Personally I like the homemade Thien Baffle Separators. There are several threads on here but this is a good one that I had saved. the connections would be about the same.


----------



## Sleeper (Mar 24, 2009)

rrbrown said:


> .....Personally I like the homemade Thien Baffle Separators. There are several threads on here but this is a good one that I had saved. the connections would be about the same.


 Thanks I did see that once, but forgot all about it and was looking for a plastic premade one. This might be better because I could put in any size I wanted. I now I just need to find a 5” elbow and hose.


----------



## Sleeper (Mar 24, 2009)

I found this Cyclone Separator on eBay, but it only come in 4” or 6”. Would this be more efficient than the home made one? http://www.ebay.com/itm/Cyclone-Separator-Dust-Collector-/270423194251

You know I just realized that I really only need one 4” connection because I’m never going to have more than one tool operating at the same time. I just got stuck on that 5” to 4” WYE fitting. I’ll just close one off and buy another 4” WYE. 

I also found a 10’ piece of 5” hose which would allow me more flexibility on where to put the separator. I’m not so happy with the price and I don’t know how much efficiently I will lose with the flex hose.


----------



## rrbrown (Feb 15, 2009)

Sleeper, That cyclone is a bit expensive and from my experience the Thien Baffle works very well at about a 1/4 of the cost.

In theory cyclone should be better then the Thien Baffle but I'm not sure it's that much better.
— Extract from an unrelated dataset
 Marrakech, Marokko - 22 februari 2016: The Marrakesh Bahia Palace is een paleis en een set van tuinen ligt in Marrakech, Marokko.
If I had a 3 Hp DC I would rather a big cyclone but in this case I don't think so.

Just my .02


----------



## dmh (Sep 18, 2010)

Sleeper, I just made an adapter out of plywood. I cut a 6" disc with about a 5" hole in the center. Slid that on the intake of the DC (friction fit) and used one of these 6" hoses to go to my separator.
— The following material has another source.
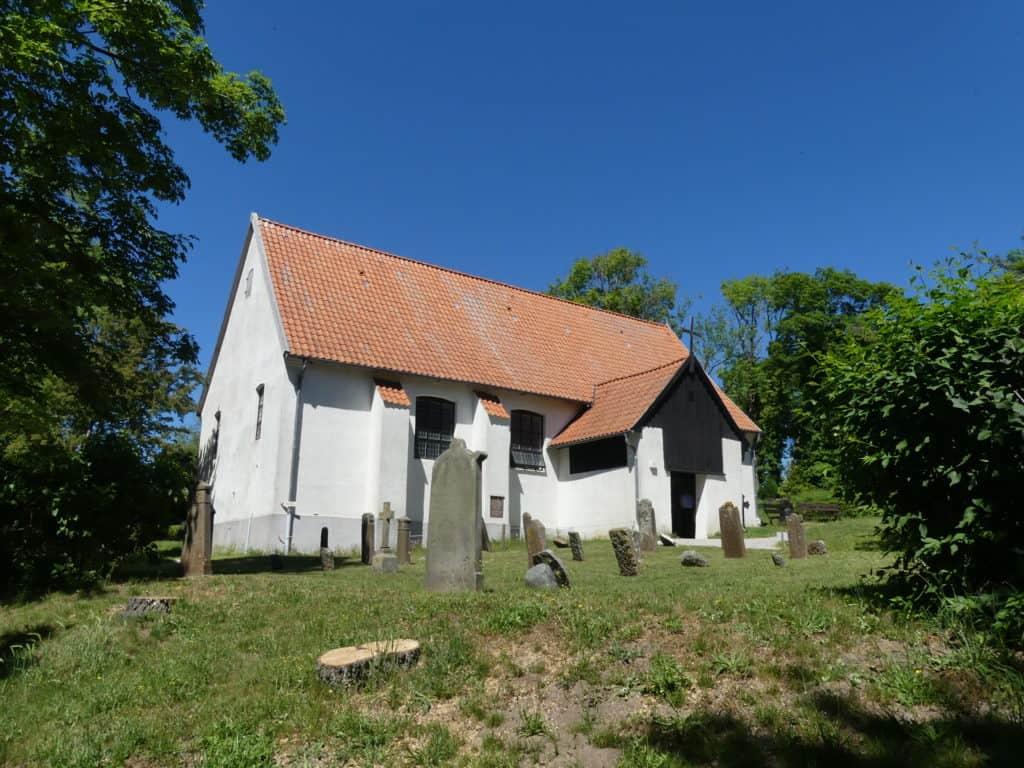 Friedhof in Kloster mit Grab von Gerhart Hauptmann Insel Hiddensee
Works great. Much better than a single 4".


----------



## Sleeper (Mar 24, 2009)

dmh said:


> Sleeper, I just made an adapter out of plywood. I cut a 6" disc with about a 5" hole in the center. Slid that on the intake of the DC (friction fit) and used one of these 6" hoses to go to my separator.
> 
> Works great. Much better than a single 4".


Hey Thanks Mark! Oh I like it and that's exactly what I’m going to do. I’ll probably buy a 6” sheet metal elbow to connect the flex pipe to the lid on that side. I don’t know how air tight the elbows are, but I guess I could use duct tape or seal it with caulking. :smile:


----------



## Sleeper (Mar 24, 2009)

Does anybody know if two inlets in the separator would cause problems or should I just use a Wye?


----------



## rrbrown (Feb 15, 2009)

Use the Wye. You need the air flow a certain way and with two inlets it won't work. This was my first lid










This is the new Thien Baffle with 6" inlet with the WYE attached and a 6" exhaust.


----------



## tvman44 (Dec 8, 2011)

I got a 5" to 4" PVC adapter from one of the on line wood working suppliers and removed the "Y" from my HF DC and ran 4" hose to my Thien style separator.


----------



## dbhost (Jan 28, 2008)

The port on the HF DC is 5". Build your separator with 5" inlet, and 5" outlet and attach the wye to the outlet to give you 2 4" branches. Works great...


----------